Lint the output file with Rubocop #12

alanlacerda · 2024-01-12T14:06:40Z

This PR appends a call to rubocop -a after the schema is written to a file.

The command is only executed if the Rubocop binstub is available.

GabrielNagy

First of all, thanks for your contribution on this issue. As mentioned internally I don't believe this is an optimal solution because:

We are linting generated code which we shouldn't care too much about - we will never touch this by hand. Additionally, these generated schemas are long and having rubocop run on each and every one of them is a waste of resources in my opinion (here I'm thinking both of the linting being done by schema-test, and subsequent linting done outside of it like CI or local runs of rubocop).
The rewriter uses PP which for better or worse is an established output format, I'm not a fan of us altering it after generation. I would much prefer if we could directly generate already compliant output (but this is a time sink which is not worth approaching imo).
Shelling out to external commands (especially in the context of Ruby and Bundler) is costly. Doing this for every expanded file greatly increases the duration of the test run. For reference, I ran your implementation on 5 test files, and while minitest reported a duration of 20.4 seconds, the actual duration was 44 seconds. This can be circumvented in CI if rubocop is not a test dependency, but has a visible impact in development environments.
By linting the entire file this gem oversteps its boundaries and touches code parts outside of its documented methods. At worst this should be a configurable, opt-in setting, not something that's on by default.
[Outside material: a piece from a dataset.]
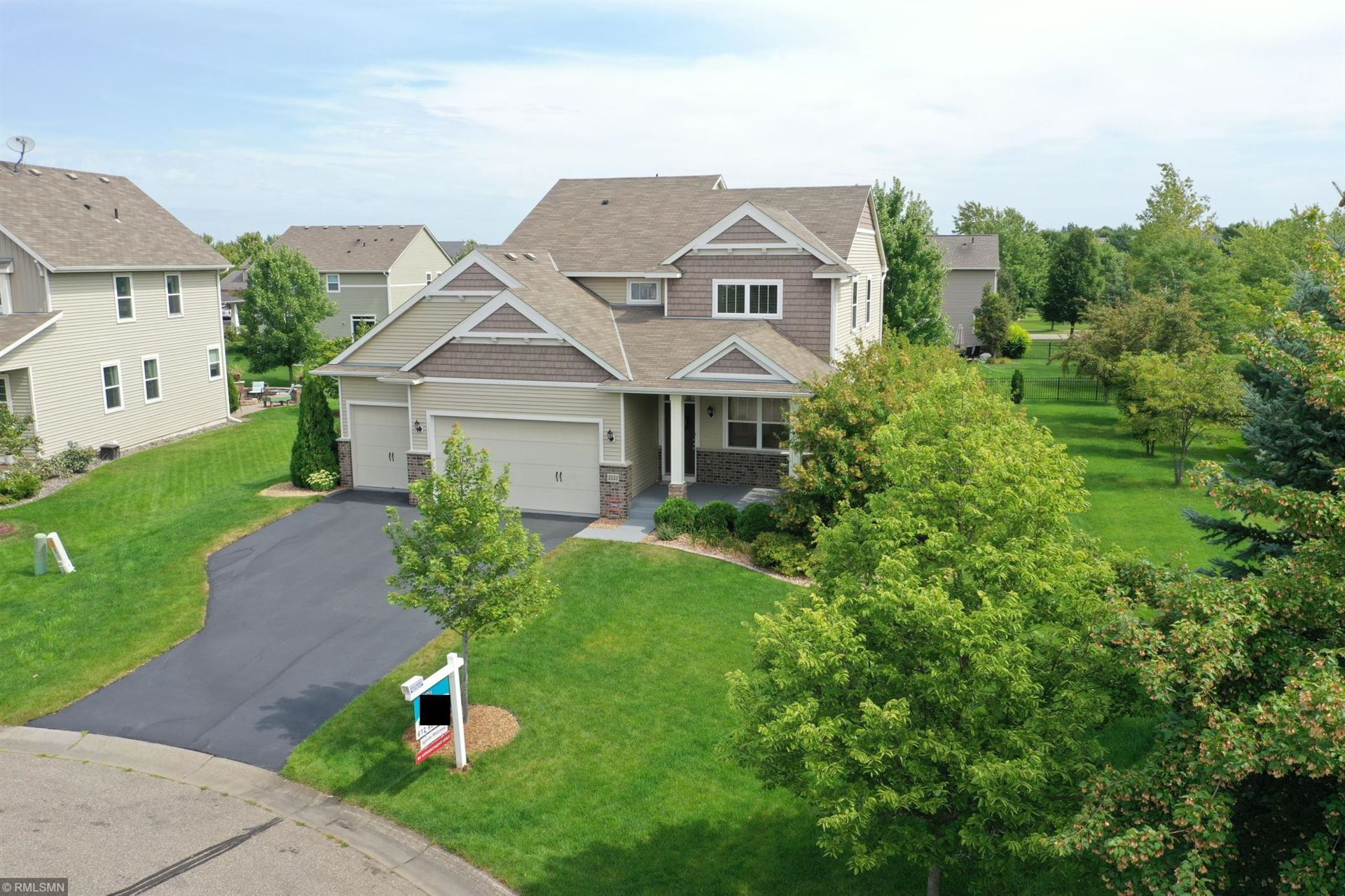 3533 Mulberry Place, Woodbury, MN 55129 - MLS#: 5648332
There are probably more arguments to make but I would much prefer if we went with the way of disabling rubocop in these auto-generated blocks, which is faster and has less footprint on already existing schema tests.

alanlacerda · 2024-01-15T11:13:23Z

Thank you for the through write up @GabrielNagy!

TL;DR: I overall agree with your points, specially that the changes in this PR are definitely not the right solution.

Just to give some context about this PR: I created it under the assumption that we only expand the JSON schema when calling the test for the first time. That's why I suggested an approach similar as the one that Rubocop Rails uses for autocorrecting generated code. But even thinking about it now, for VS Code users that's actually useless, because Format on save would basically fix the code automatically. Anyway...

As it's clear now, I missed the fact that we re-generate the JSON schema nearly every time assert_valid_json_for_schema is called. In this case my change actually introduces a race condition in the CI: even if the linted code is pushed to a branch, the JSON schema would be overwritten when the tests are executed.

We are linting generated code which we shouldn't care too much about - we will never touch this by hand. Additionally, these generated schemas are long and having rubocop run on each and every one of them is a waste of resources in my opinion (here I'm thinking both of the linting being done by schema-test, and subsequent linting done outside of it like CI or local runs of rubocop).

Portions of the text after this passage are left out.